Puis nous arrivâmes chez Julie Duprat qui nous raconta les tristes événements dont elle avait été témoin, versant des larmes sincères au souvenir de son amie.

Enfin, nous allâmes à la tombe de Marguerite sur laquelle les premiers rayons du soleil d'avril faisaient éclore les premières feuilles.

Il restait à Armand un dernier devoir à remplir, c'était d'aller rejoindre son père. Il voulut encore que je l'accompagnasse.

Nous arrivâmes à C… où je vis M. Duval tel que je me l'étais figuré d'après le portrait que m'en avait fait son fils: grand, digne, bienveillant.

Il accueillit Armand avec des larmes de bonheur, et me serra affectueusement la main. Je m'aperçus bientôt que le sentiment paternel était celui qui dominait tous les autres chez le receveur.

Sa fille, nommée Blanche, avait cette transparence des yeux et du regard, cette sérénité de la bouche qui prouvent que l'âme ne conçoit que de saintes pensées et que les lèvres ne disent que de pieuses paroles.
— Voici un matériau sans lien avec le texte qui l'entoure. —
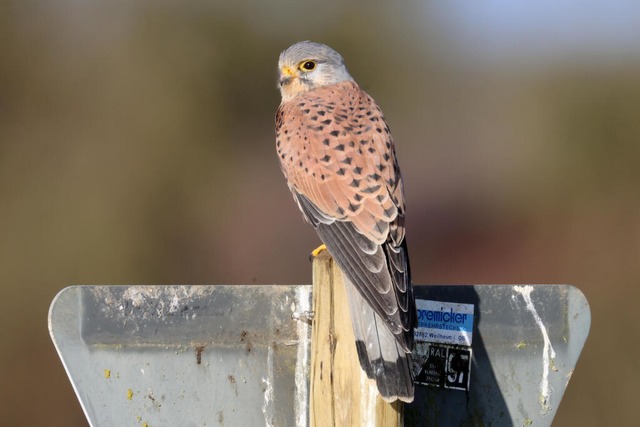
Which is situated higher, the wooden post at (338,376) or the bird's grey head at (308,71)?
the bird's grey head at (308,71)

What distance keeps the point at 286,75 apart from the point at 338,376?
1978 millimetres

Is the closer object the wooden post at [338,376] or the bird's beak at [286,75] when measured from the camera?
the wooden post at [338,376]

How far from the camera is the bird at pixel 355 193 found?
2488 millimetres

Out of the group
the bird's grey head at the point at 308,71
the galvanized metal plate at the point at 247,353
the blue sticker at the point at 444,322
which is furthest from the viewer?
the bird's grey head at the point at 308,71

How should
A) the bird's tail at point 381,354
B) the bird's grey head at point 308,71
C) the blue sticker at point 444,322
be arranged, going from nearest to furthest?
the bird's tail at point 381,354 < the blue sticker at point 444,322 < the bird's grey head at point 308,71

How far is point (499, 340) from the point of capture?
279 centimetres

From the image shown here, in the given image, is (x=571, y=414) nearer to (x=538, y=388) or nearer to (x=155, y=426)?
(x=538, y=388)

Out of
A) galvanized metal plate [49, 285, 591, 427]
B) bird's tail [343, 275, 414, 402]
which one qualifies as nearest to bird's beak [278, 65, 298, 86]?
galvanized metal plate [49, 285, 591, 427]

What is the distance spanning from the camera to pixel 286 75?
413cm

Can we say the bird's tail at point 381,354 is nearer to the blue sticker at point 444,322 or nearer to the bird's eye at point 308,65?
the blue sticker at point 444,322

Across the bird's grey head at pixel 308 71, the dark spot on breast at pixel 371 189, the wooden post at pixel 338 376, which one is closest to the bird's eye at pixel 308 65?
the bird's grey head at pixel 308 71

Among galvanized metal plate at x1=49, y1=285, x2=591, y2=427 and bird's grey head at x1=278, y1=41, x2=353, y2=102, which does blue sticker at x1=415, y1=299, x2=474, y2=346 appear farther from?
bird's grey head at x1=278, y1=41, x2=353, y2=102

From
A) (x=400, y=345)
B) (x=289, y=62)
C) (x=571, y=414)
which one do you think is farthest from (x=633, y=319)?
(x=400, y=345)

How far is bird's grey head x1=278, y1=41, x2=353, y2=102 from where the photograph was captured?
4.09 m
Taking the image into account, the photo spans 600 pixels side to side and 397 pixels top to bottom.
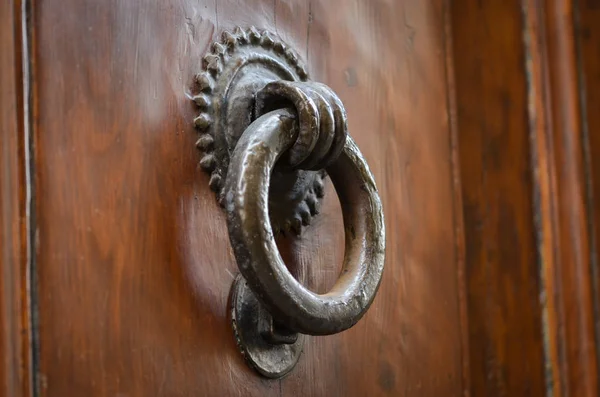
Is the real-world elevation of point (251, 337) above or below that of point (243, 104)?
below

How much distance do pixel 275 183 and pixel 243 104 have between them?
61 millimetres

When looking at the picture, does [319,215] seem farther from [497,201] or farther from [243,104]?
[497,201]

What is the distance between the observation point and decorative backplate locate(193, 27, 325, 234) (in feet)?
1.61

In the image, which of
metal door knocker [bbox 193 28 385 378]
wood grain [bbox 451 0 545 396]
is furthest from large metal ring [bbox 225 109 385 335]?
wood grain [bbox 451 0 545 396]

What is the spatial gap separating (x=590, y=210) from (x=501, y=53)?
6.9 inches

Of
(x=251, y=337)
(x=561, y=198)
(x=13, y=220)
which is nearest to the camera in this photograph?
(x=13, y=220)

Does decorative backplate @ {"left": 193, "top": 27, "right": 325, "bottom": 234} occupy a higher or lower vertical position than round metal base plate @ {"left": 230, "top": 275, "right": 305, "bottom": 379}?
higher

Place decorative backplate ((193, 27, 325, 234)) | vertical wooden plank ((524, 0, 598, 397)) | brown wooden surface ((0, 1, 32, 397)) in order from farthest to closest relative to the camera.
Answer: vertical wooden plank ((524, 0, 598, 397))
decorative backplate ((193, 27, 325, 234))
brown wooden surface ((0, 1, 32, 397))

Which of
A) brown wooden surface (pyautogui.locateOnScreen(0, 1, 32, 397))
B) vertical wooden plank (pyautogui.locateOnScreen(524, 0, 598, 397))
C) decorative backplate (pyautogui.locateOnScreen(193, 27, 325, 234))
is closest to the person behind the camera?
brown wooden surface (pyautogui.locateOnScreen(0, 1, 32, 397))

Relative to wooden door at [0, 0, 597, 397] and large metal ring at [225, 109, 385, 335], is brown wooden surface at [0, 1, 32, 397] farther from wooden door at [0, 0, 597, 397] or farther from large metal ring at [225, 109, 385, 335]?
large metal ring at [225, 109, 385, 335]

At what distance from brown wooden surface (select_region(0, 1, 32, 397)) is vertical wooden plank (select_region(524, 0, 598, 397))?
0.48 metres

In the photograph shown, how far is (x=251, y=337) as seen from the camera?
0.50 m

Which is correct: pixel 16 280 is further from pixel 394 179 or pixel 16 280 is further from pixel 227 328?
pixel 394 179

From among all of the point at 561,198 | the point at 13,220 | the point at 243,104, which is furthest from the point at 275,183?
the point at 561,198
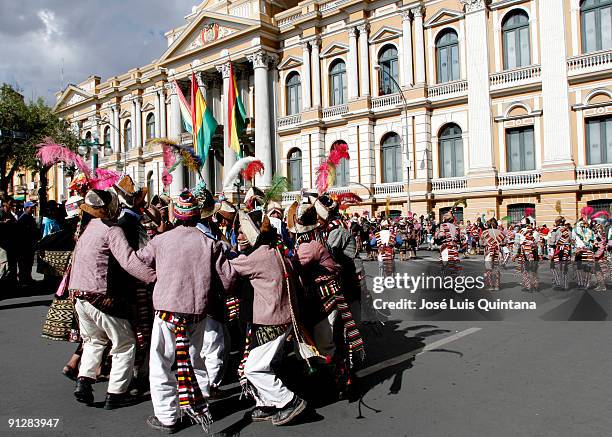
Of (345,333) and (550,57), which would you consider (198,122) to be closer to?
(550,57)

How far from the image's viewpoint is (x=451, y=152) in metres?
25.9

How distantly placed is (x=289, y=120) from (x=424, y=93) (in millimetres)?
9525

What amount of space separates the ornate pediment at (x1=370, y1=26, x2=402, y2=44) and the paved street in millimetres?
22411

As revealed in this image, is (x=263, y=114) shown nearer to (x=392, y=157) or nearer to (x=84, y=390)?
(x=392, y=157)

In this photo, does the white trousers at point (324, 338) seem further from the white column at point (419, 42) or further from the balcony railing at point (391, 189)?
the white column at point (419, 42)

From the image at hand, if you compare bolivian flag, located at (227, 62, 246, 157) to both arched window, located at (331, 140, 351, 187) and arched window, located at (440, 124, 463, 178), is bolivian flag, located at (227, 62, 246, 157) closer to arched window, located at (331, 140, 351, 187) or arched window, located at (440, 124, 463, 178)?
arched window, located at (331, 140, 351, 187)

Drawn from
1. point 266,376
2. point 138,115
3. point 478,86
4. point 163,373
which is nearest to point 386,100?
point 478,86

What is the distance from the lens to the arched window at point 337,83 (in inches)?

Elle souriait au retour de son frère, ignorant, la chaste jeune fille, que loin d'elle une courtisane avait sacrifié son bonheur à la seule invocation de son nom.

Je restai quelque temps dans cette heureuse famille, tout occupée de celui qui leur apportait la convalescence de son cœur.

Je revins à Paris où j'écrivis cette histoire telle qu'elle m'avait été racontée. Elle n'a qu'un mérite qui lui sera peut-être contesté, celui d'être vraie.

Je ne tire pas de ce récit la conclusion que toutes les filles comme Marguerite sont capables de faire ce qu'elle a fait; loin de là, mais j'ai eu connaissance qu'une d'elles avait éprouvé dans sa vie un amour sérieux, qu'elle en avait souffert et qu'elle en était morte. J'ai raconté au lecteur ce que j'avais appris. C'était un devoir.

Je ne suis pas l'apôtre du vice, mais je me ferai l'écho du malheur noble partout où je l'entendrai prier.

L'histoire de Marguerite est une exception, je le répète; mais si c'eût été une généralité, ce n'eût pas été la peine de l'écrire.